» YOUR INSTRUCTIONS
Render the lines starting with the one that contains "From the provided options" and going on through the one that contains "From the candidates" as a Markdown table with the columns Row and Line, numbering each line and skipping blank ones. Leave the pictures out of the table.

» DATA FOR THIS EXERCISE
——
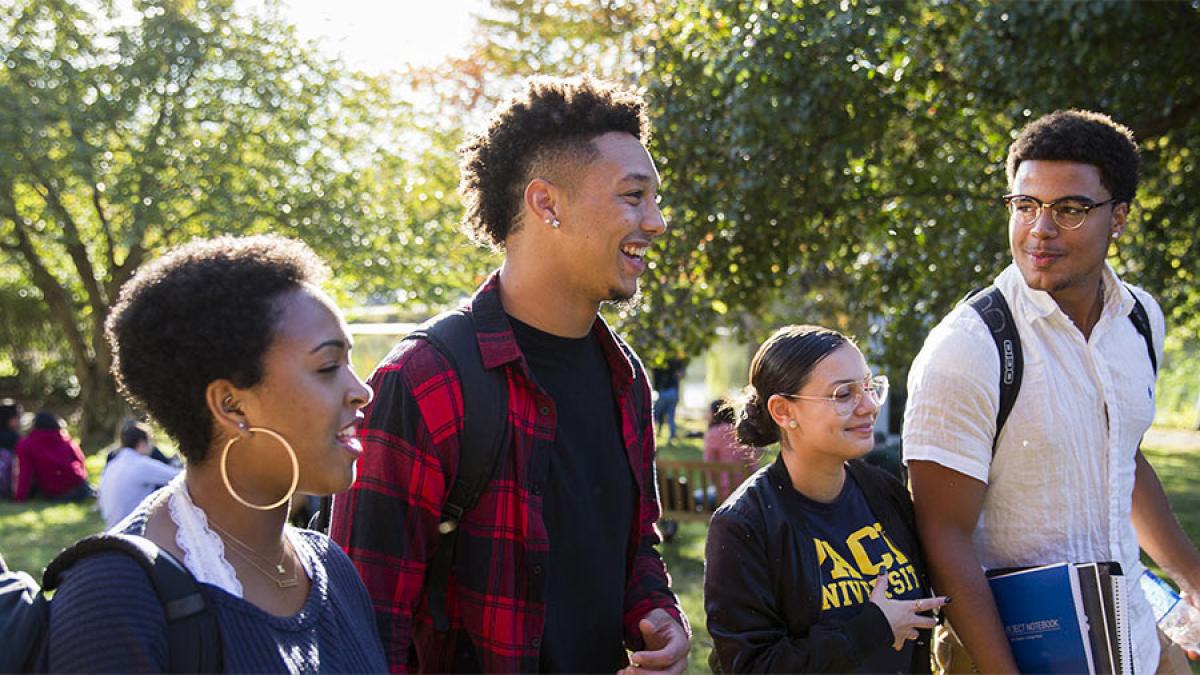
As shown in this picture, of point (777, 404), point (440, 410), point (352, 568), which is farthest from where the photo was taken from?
——
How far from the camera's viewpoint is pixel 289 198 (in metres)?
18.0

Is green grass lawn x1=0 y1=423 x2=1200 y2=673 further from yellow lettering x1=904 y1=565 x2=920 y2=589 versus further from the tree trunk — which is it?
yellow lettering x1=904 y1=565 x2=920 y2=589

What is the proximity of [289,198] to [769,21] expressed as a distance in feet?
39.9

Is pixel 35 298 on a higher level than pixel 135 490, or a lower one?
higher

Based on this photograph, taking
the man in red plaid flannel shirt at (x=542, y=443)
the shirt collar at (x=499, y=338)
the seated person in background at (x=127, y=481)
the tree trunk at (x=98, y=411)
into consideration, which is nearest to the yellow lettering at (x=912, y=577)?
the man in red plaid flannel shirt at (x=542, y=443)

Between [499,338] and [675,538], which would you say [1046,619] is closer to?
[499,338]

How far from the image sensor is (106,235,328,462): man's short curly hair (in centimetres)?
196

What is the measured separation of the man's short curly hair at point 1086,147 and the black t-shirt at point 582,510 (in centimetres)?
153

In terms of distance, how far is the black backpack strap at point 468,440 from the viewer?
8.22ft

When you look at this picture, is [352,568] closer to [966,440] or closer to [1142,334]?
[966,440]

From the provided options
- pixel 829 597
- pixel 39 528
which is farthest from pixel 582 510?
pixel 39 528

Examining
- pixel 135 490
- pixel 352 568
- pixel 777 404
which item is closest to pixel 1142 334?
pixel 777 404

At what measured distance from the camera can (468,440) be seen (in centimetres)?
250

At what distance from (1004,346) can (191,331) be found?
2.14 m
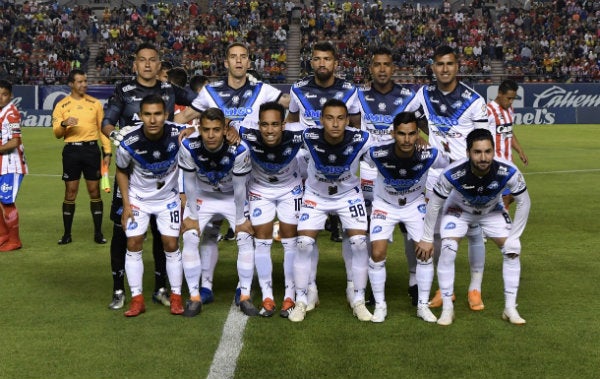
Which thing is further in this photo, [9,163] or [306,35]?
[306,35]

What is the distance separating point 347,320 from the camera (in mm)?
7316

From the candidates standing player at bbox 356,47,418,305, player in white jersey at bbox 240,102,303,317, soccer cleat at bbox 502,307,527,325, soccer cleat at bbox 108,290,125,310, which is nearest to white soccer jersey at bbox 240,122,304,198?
——
» ANSWER FOR THIS EXERCISE
| Row | Line |
|---|---|
| 1 | From the provided options |
| 2 | - pixel 829 597 |
| 3 | - pixel 39 528 |
| 4 | which is farthest from pixel 582 510? |
| 5 | pixel 39 528 |
| 6 | Examining |
| 7 | - pixel 135 490 |
| 8 | - pixel 352 568 |
| 9 | - pixel 777 404 |
| 10 | which item is closest to pixel 1142 334? |
| 11 | pixel 777 404 |
| 12 | At what measured distance from the camera can (468,440) be seen (in centimetres)? |
| 13 | 250 |
| 14 | At what distance from (1004,346) can (191,331) be found? |
| 15 | 2.14 m |
| 16 | Which thing is further in this photo, [9,163] or [306,35]? |
| 17 | [306,35] |
| 18 | What is the distance separating point 347,320 from the camera (in mm)? |
| 19 | 7316 |
| 20 | From the candidates standing player at bbox 356,47,418,305, player in white jersey at bbox 240,102,303,317, soccer cleat at bbox 502,307,527,325, soccer cleat at bbox 108,290,125,310, which is nearest to white soccer jersey at bbox 240,122,304,198? |